# Rondo from Haffner Serenade K. 250 by Mozart



## KevinW (Nov 21, 2021)

Hello People,

I am recently fascinated by this short but great encore by my favorite composer. I am looking for recommendations for your preferred recordings. I know this piece is not like Bruckner or Beethoven cycle--it's just a short but enjoyable little encore, but I think people still have preference between a huge load of recordings. Also, if you know where can I find the Kreisler arrangement online, please leave a link below, as I want to perform this piece on a solo concert for fun.

This is my favorite recording so far. Grumiaux's technique is superior, and he sings with his violin while playing Mozart, as always.





Enjoy the music!
Kevin


----------



## larold (Jul 20, 2017)

This is the rondo or central allegro from Mozart's "Haffner" serenade -- music he wrote to celebrate Haffner's daughter's 1776 wedding that is essentially a joyous piece of fluff with a violin concerto enclosed in its 8 movements. This is one of my favorite Mozart works. The original is written for chamber orchestra and violin soloist, not a duo like here. I would call this performance bland -- prissy and unimginative. There is so much more than can be done with just the round than these two do. I like beefier Mozart. My favorite recording of this is by Lucy van Dael, Franz Bruggen and the Orchestra of the 18th Century on a Philips recording. You can hear the whole thing on YouTube though it is played period style a half-step lower than this one. It is about 50 minutes duration. https://www.youtube.com/results?search_query=mozart+haffner+serenade+bruggen


----------



## KevinW (Nov 21, 2021)

larold said:


> This is the rondo or central allegro from Mozart's "Haffner" serenade -- music he wrote to celebrate Haffner's daughter's 1776 wedding that is essentially a joyous piece of fluff with a violin concerto enclosed in its 8 movements. This is one of my favorite Mozart works. The original is written for chamber orchestra and violin soloist, not a duo like here. I would call this performance bland -- prissy and unimginative. There is so much more than can be done with just the round than these two do. I like beefier Mozart. My favorite recording of this is by Lucy van Dael, Franz Bruggen and the Orchestra of the 18th Century on a Philips recording. You can hear the whole thing on YouTube though it is played period style a half-step lower than this one. It is about 50 minutes duration. https://www.youtube.com/results?search_query=mozart+haffner+serenade+bruggen


I've listened to the recording recommended by you. It was a nice recording with a beautiful Baroque arrangement. Also, what about this recording? (Rondo starts at 20:15)

Data provided:

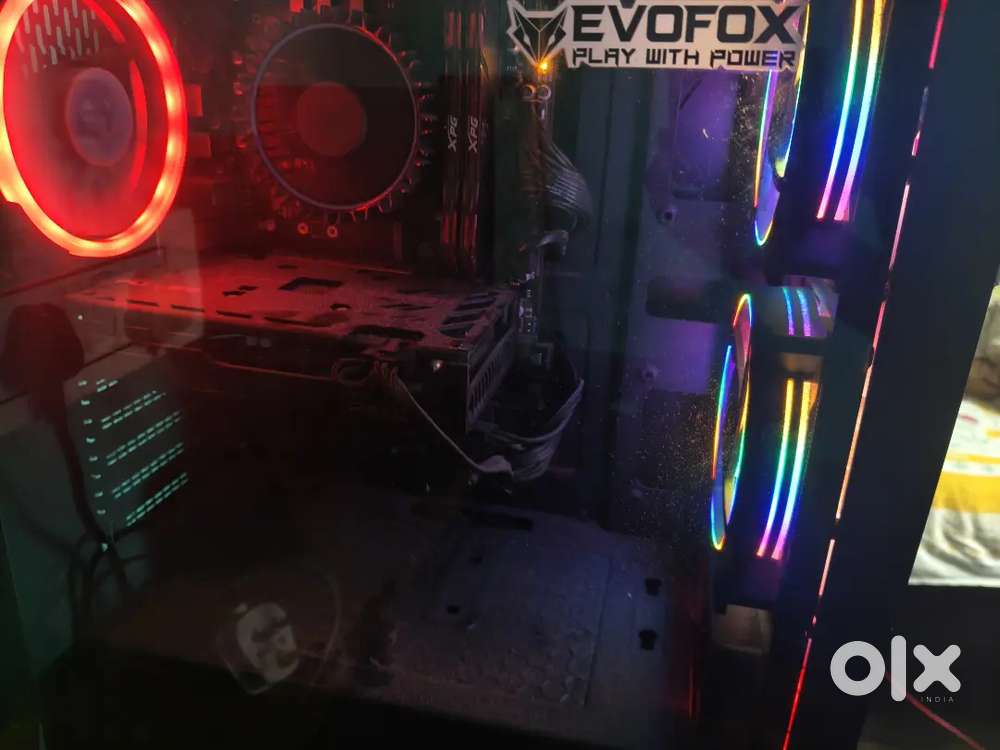Mid range Gaming pc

Tasks and exercises:
1/ Answer these questions about the forum thread on the Haffner Serenade rondo:
(a) Whose playing is in the recording that KevinW calls his favorite so far?
(b) According to larold, what occasion was the serenade written to celebrate?
(c) At what time does the rondo start in the recording KevinW asks about in his reply?
2/ Continue the forum thread on the Haffner Serenade rondo from its last post.
The listing has no connection to the forum thread on the Haffner Serenade rondo.

Answers per task:
1/
(a) Grumiaux's.
(b) Haffner's daughter's 1776 wedding.
(c) 20:15.

2/
----------



## larold (Jul 20, 2017)

I generally like Davis though not particularly here. This bears his trademark literalism but the orchestra doesn't seem challenged in any way to play repeats differently from the first time through meaning Davis didn't ask them to. This can be death in Mozart since his works are full of repeats. The Gran Partita, for example, has about 35 in the score, While this performance doesn't "die" some of the repeats become tiresome. There is a thickness to the orchestral sound I don't like that makes it a more romantic conception. Note how the horns in the trio tend to dominate the sound world rather than fit in with the other instruments. The violinist is good, I think, though I didn't care for the cadenza s/he added and thought maybe s/he pushed tempo a bit compared to the overall pace and texture Davis seems to want to create.. In addition the sound is a tad foggy and congested. I'm sure I'd like this as a one off in concert but not so much for home listening. For me this has too many things I wouldn't enjoy to hear it repeatedly. I also think it lacks energy and classical line compared to Bruggen. My guess is Davis would have done this differently earlier in his career when he was more inclined to classicism and projection.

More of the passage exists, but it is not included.